La noche del 15 de noviembre de 2017 todo el país se tiñó de blanquirrojo para alentar a la Selección Peruana. Y el equipo no defraudó.
Un Estadio Nacional repleto. Las calles, bares y casas teñidas de blanquirrojo. Un equipo que demostró, como diría Alfredo Di Stéfano, que "ningún jugador es tan bueno como todos juntos". Un sueño que parecía lejano y que esa noche nos tocaba el hombro. Un indescifrable rival y un partido de 90 minutos que nos separaban de la gloria. Todas esas cosas veíamos y sentíamos horas previas del Perú vs. Nueva Zelanda que se jugó el 15 de noviembre del 2017.

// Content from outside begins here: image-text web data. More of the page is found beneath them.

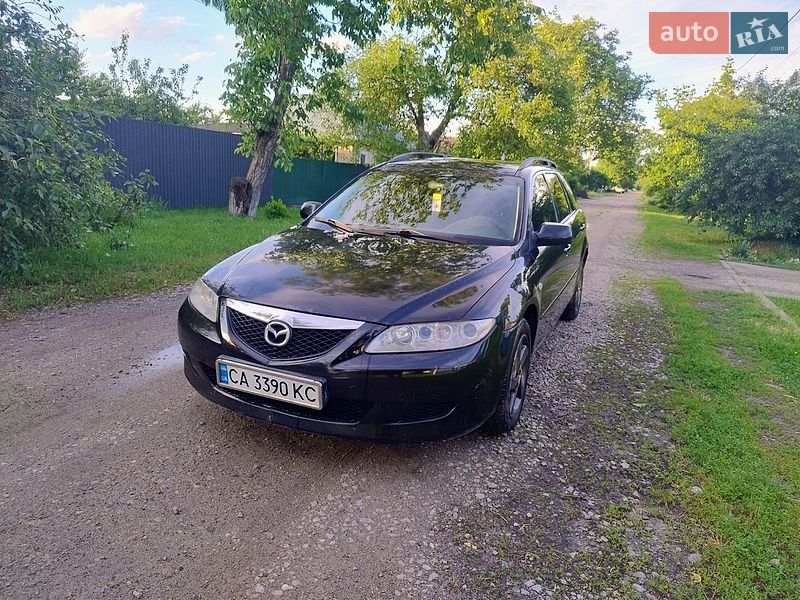 Универсал Mazda 6 2004 в Черкассах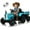 24VBlue, variant on Xuanlur 24V Ride on Excavator with 4-in-1 Construction Attachments (Excavator, Dump Truck & Bulldozer), Ride on Tractor w/Remote Control, Swivel Seat, Kids Electric Vehicles for Kids 3+ (Blue)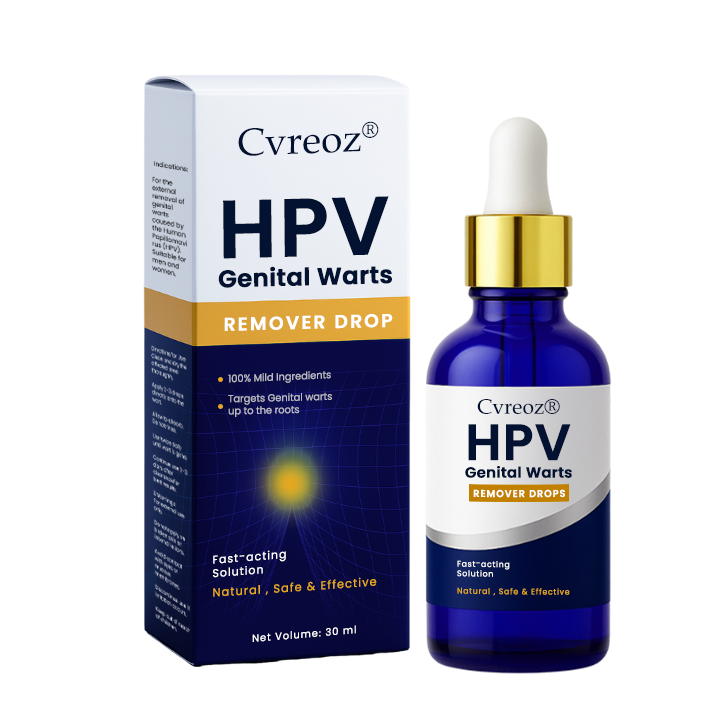 Cvreoz® HPV Genital Warts Remover Drop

Era la vuelta de una llave de repechaje que tenía como objetivo volvernos a colocar en la palestra del fútbol. Volver a una Copa del Mundo luego de 36 amargos años. Volver a sentir de primera mano que el fútbol era la cosa más importante de las menos importantes, que era un auténtico pretexto para ser felices y olvidarnos por un rato las dificultades que implican ser ciudadano en este país.
Y llegó el momento de la salida de los equipos. Cantar el himno como si la voz se nos fuera en cada letra. Y empezar una angustia de 90 minutos cuando el árbitro pitó el inicio del partido. Ganar y celebrar o perder y ahogarse en la tristeza. La presión sin duda jugó aquella noche para los nuestros, hasta que llegó el gol de Jefferson Agustín a los 28'.
Luego vino el cabezazo de Christian Ramos a los 65'. La clasificación ya estaba cerca, pero era necesario un poco de dramatismo. Si no sufrimos no vale. Era necesario ver a Alberto Rodríguez anulando a Cris Wood. A Cristian Cueva ser el dueño del balón y conductor del equipo. A Renato Tapia siendo el amo del mediocampo. A Luis Advíncula defendiendo y atacando por esa banda derecha. Y a Raúl Ruidíaz luchando cada balón y tratando de hacernos olvidar que no teníamos a Paolo Guerrero.
"Acabaló Turpin", era el pedido que caía desde las tribunas para el árbitro francés. Y lo acabó al minuto 94, cuando el boleto mundialista ya era inevitable. Jefferson Farfán se dejó caer el campo, con la paz de haber cumplido su trabajo, Ricardo Gareca buscaba con la mirada a su familia en occidente, Christian Cueva lloraba con la camiseta en la mano. Las tribunas eran una fiesta, el país era una fiesta.
Si uno vuelve a escuchar la narración del entrañable Daniel Peredo en los minutos final del partido, percibirá que repite hasta tres veces la palabra "abrazo". Efectivamente, aquel 15 de noviembre todo el país se abrazó gracias al futbol. Un abrazo fuerte, duradero, emotivo y de alegría. Aquella vez nos unimos un poco más por una misma camiseta.